## PROVIDED RECORDS
....
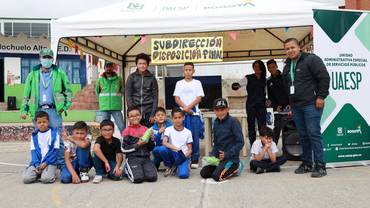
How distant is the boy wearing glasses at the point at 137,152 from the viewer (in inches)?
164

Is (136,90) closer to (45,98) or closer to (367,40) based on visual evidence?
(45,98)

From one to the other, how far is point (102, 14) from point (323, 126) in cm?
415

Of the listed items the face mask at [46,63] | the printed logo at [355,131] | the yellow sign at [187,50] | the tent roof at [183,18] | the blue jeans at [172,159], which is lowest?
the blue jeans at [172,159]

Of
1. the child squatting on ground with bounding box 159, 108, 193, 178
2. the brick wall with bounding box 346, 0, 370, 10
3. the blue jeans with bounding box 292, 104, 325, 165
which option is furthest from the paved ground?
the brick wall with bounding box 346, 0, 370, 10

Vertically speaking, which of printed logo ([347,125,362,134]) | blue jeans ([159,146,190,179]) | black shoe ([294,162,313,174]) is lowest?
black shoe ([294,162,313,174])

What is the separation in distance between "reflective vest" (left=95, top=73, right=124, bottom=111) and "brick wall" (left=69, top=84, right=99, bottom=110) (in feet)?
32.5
....
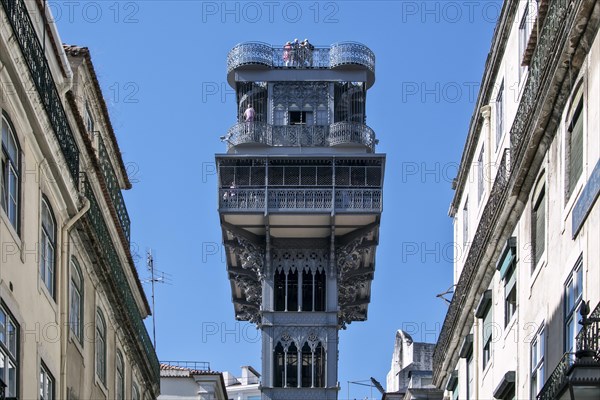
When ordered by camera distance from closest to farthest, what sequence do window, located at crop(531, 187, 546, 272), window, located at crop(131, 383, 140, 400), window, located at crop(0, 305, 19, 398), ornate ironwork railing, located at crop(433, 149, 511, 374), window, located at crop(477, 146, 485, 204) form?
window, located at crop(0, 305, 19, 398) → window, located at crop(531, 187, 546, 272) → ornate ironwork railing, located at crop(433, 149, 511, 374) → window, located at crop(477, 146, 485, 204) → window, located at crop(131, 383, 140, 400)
....
## TO BE DONE
Please retype the stretch of data from the line that contains "When ordered by" through the line that contains "window, located at crop(0, 305, 19, 398) →", copying each line exactly as it stands.

## RESPONSE TO THIS EXERCISE
When ordered by camera distance from closest to farthest, what sequence do window, located at crop(531, 187, 546, 272), window, located at crop(131, 383, 140, 400), window, located at crop(0, 305, 19, 398), ornate ironwork railing, located at crop(433, 149, 511, 374), window, located at crop(477, 146, 485, 204) form?
window, located at crop(0, 305, 19, 398) → window, located at crop(531, 187, 546, 272) → ornate ironwork railing, located at crop(433, 149, 511, 374) → window, located at crop(477, 146, 485, 204) → window, located at crop(131, 383, 140, 400)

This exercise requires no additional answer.